Why Millwall fans should be able to sing tasteless songs about Jimmy Savile.

Duleep Allirajah

Topics Politics

Is it wrong to sing tasteless songs about Jimmy Savile? Millwall boss Ian Holloway thinks so. Ollie was disgusted at the ‘obscene’ behaviour of his own fans who taunted the visiting Leeds fans last weekend with songs about the notorious Leeds-born sex offender. Did the Millwall fans cross the decency threshold? Or was this just normal terrace banter? No points for guessing where I stand on this question. Terrace chants are supposed to be vulgar, offensive and tasteless. That’s the whole point. If you sterilise terrace chants, you’ll destroy terrace culture.
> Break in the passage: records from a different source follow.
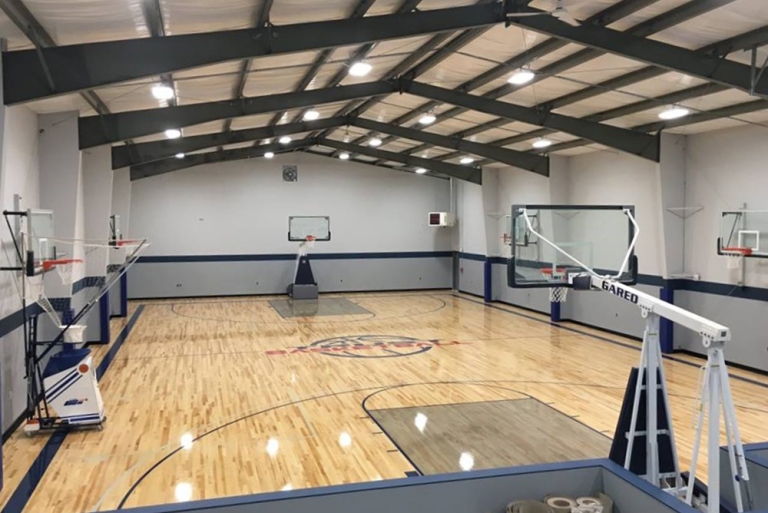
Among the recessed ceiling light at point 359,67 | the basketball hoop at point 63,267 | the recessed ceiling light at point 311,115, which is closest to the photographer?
the basketball hoop at point 63,267

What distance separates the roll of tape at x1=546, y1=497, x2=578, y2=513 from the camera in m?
3.29

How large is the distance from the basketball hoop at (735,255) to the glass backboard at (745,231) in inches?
1.6

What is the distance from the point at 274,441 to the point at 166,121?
4.93m

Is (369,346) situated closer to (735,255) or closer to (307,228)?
(735,255)

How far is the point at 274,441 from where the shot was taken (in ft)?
19.4

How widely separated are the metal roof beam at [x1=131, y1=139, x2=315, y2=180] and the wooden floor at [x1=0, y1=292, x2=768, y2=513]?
4128 mm

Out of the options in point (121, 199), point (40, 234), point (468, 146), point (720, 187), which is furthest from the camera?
point (121, 199)

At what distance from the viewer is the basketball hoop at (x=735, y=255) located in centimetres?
852

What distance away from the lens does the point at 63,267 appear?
22.8ft

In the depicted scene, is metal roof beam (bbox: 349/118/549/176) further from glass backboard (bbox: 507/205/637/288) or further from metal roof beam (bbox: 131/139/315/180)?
metal roof beam (bbox: 131/139/315/180)

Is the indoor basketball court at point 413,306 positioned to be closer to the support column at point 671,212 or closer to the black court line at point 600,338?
the support column at point 671,212

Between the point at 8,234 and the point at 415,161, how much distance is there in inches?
438

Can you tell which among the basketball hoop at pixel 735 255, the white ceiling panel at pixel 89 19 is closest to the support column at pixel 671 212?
the basketball hoop at pixel 735 255

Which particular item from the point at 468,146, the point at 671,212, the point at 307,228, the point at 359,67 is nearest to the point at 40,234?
the point at 359,67
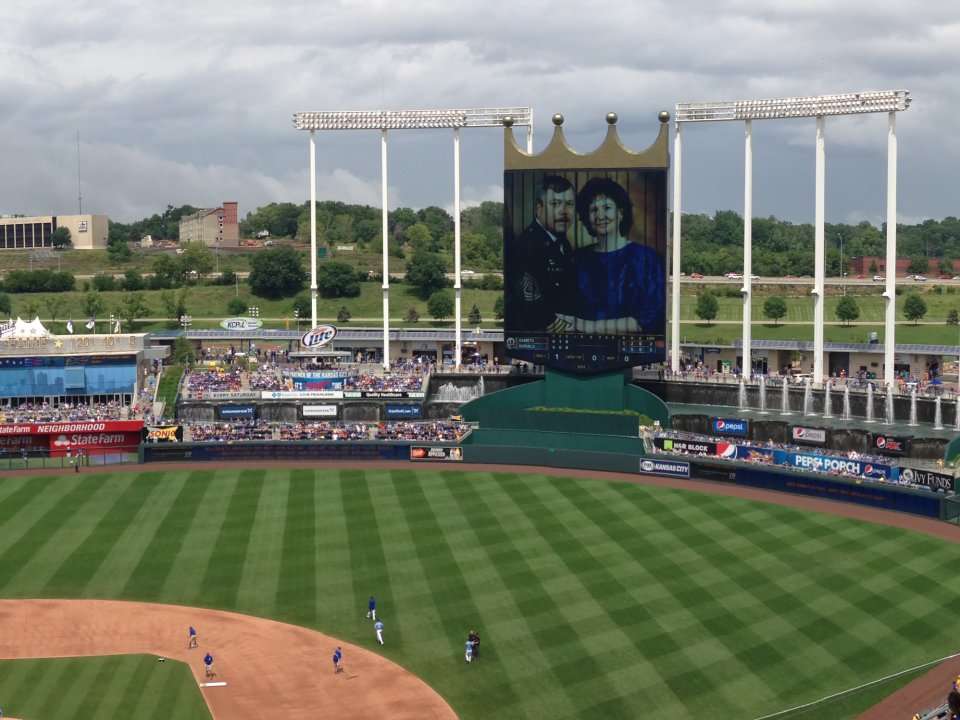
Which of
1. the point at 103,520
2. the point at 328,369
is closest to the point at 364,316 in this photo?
the point at 328,369

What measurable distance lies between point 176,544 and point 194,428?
67.3 feet

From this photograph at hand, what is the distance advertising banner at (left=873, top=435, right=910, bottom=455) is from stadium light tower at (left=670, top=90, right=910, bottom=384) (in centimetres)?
716

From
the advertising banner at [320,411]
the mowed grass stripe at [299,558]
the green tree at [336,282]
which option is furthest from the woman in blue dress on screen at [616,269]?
the green tree at [336,282]

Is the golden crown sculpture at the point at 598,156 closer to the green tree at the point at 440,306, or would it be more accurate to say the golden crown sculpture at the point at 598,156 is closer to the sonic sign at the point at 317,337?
the sonic sign at the point at 317,337

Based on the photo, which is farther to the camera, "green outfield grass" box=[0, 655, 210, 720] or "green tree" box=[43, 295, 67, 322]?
"green tree" box=[43, 295, 67, 322]

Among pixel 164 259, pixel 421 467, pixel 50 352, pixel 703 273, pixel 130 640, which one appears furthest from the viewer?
pixel 703 273

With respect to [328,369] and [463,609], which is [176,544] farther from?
[328,369]

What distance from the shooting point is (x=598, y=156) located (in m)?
66.3

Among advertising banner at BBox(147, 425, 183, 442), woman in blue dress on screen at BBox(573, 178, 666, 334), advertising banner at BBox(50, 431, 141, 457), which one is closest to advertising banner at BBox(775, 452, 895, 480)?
woman in blue dress on screen at BBox(573, 178, 666, 334)

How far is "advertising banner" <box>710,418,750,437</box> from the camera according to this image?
67.2m

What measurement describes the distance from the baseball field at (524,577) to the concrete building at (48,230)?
12183 cm

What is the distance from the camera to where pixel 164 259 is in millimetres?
129250

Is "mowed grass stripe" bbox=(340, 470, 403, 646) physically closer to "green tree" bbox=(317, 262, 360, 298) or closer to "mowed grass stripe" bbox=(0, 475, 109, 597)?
"mowed grass stripe" bbox=(0, 475, 109, 597)

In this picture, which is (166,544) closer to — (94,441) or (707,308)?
(94,441)
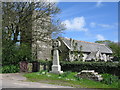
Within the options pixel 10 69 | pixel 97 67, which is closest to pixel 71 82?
pixel 97 67

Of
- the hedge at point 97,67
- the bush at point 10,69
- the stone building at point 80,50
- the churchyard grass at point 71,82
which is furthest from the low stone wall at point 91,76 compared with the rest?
the stone building at point 80,50

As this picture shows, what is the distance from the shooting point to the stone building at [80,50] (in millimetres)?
29406

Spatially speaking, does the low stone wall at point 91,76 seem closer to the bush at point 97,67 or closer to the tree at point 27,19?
the bush at point 97,67

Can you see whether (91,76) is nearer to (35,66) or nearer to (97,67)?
(97,67)

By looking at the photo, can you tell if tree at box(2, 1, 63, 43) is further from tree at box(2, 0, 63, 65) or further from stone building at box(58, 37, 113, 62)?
stone building at box(58, 37, 113, 62)

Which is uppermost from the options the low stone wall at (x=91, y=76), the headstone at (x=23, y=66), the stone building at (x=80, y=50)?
the stone building at (x=80, y=50)

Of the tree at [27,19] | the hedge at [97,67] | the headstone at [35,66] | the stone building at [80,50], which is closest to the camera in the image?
the hedge at [97,67]

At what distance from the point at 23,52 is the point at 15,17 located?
13.6ft

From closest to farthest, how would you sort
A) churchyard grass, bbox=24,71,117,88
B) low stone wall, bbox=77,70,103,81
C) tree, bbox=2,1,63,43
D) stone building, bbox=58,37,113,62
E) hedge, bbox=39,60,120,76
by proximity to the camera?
churchyard grass, bbox=24,71,117,88 < low stone wall, bbox=77,70,103,81 < hedge, bbox=39,60,120,76 < tree, bbox=2,1,63,43 < stone building, bbox=58,37,113,62

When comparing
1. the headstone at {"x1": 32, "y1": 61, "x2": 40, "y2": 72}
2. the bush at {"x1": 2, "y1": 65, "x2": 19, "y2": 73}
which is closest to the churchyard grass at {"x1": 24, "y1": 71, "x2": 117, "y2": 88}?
the bush at {"x1": 2, "y1": 65, "x2": 19, "y2": 73}

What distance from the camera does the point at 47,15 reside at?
21859 millimetres

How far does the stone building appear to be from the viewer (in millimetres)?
29406

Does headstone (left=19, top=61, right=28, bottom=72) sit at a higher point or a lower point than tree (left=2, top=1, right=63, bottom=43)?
lower

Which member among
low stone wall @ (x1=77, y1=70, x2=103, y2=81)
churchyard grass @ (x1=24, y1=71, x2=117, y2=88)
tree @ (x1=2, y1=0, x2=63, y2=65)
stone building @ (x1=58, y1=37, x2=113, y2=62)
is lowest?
churchyard grass @ (x1=24, y1=71, x2=117, y2=88)
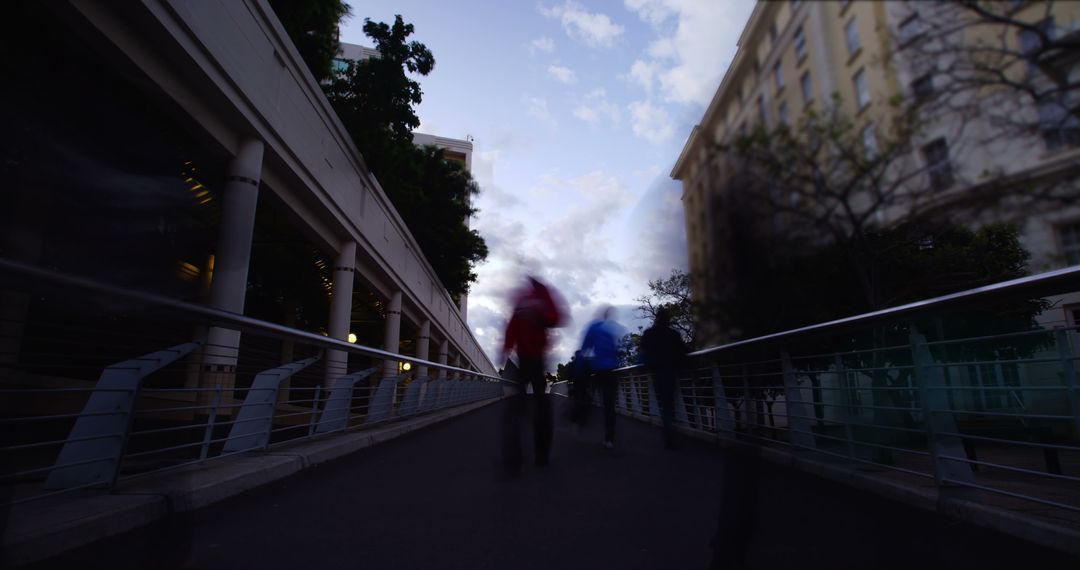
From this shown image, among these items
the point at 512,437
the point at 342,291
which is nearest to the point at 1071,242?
the point at 512,437

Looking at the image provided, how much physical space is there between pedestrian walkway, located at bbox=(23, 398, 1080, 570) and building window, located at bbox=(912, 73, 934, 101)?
3.56ft

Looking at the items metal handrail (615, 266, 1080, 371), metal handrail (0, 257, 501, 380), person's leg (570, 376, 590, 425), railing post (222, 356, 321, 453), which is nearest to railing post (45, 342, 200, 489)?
metal handrail (0, 257, 501, 380)

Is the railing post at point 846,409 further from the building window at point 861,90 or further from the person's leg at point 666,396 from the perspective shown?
the building window at point 861,90

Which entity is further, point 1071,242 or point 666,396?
point 666,396

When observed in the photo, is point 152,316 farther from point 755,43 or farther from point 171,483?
point 755,43

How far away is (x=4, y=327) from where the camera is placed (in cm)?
249

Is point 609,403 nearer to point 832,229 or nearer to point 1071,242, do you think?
point 832,229

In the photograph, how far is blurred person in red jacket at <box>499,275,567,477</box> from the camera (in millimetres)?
5074

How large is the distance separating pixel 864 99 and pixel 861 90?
0.02 metres

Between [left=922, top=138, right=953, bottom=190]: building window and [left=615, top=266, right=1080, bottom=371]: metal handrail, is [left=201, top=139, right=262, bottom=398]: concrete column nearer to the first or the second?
[left=615, top=266, right=1080, bottom=371]: metal handrail

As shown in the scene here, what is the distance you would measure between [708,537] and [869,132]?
7.25 ft

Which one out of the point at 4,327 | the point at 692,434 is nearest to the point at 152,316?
the point at 4,327

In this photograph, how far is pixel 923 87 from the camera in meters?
0.83

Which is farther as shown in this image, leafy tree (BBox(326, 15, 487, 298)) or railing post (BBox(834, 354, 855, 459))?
leafy tree (BBox(326, 15, 487, 298))
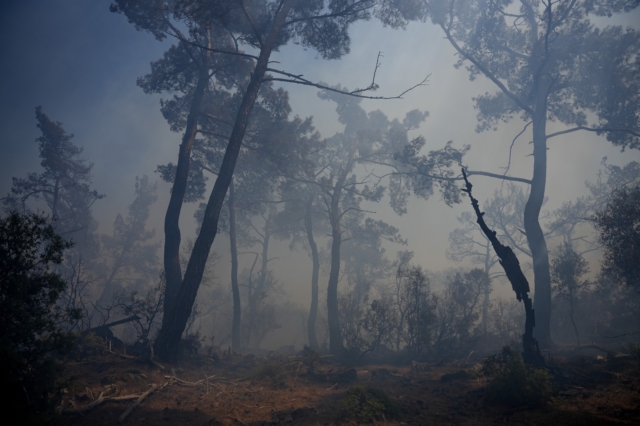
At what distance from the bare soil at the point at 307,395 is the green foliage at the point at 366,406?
0.51 feet

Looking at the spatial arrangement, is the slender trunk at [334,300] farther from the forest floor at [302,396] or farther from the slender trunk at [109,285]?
the slender trunk at [109,285]

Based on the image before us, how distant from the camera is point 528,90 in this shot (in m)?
16.2

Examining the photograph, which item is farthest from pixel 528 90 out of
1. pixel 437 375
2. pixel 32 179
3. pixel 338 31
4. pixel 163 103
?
pixel 32 179

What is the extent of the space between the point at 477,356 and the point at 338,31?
14959 millimetres

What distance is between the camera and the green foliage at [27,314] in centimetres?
454

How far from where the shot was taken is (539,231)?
528 inches

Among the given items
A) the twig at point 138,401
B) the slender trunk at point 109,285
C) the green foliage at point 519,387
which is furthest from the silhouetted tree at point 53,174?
the green foliage at point 519,387

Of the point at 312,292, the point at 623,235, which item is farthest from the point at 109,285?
the point at 623,235

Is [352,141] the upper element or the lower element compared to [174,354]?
upper

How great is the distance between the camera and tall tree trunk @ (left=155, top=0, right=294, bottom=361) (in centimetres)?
902

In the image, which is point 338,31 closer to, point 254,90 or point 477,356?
point 254,90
I’ve still got a soft spot for Ian Holloway. He’s an honest, funny and very likeable manager who is always prepared to speak his mind. Plus he took Crystal Palace up to the Premier League and, for that reason alone, he’ll always be fondly remembered at Selhurst Park. But I think Ollie’s got it completely wrong on the Jimmy Savile chants. Millwall fans reportedly serenaded the visiting Leeds supporters with chants of ‘He’s one of your own, he’s one of your own, Jimmy Savile, he’s one of your own’ and ‘Jimmy Savile touched your mum, he’s your father‘. In his post-match interview, Holloway launched into a trademark rant about the tasteless chants. ‘I don’t think the chants were right because they’re disrespecting [Savile’s victims]. What he did is an absolute disgrace’, fumed Holloway. ‘That’s the most important thing and we don’t see it. “Oh it’s a bit of banter”. It isn’t funny, is it? I don’t think so. Nobody likes a laugh more than me but I’m respectful, and that’s what I’m trying to show to Leeds United.’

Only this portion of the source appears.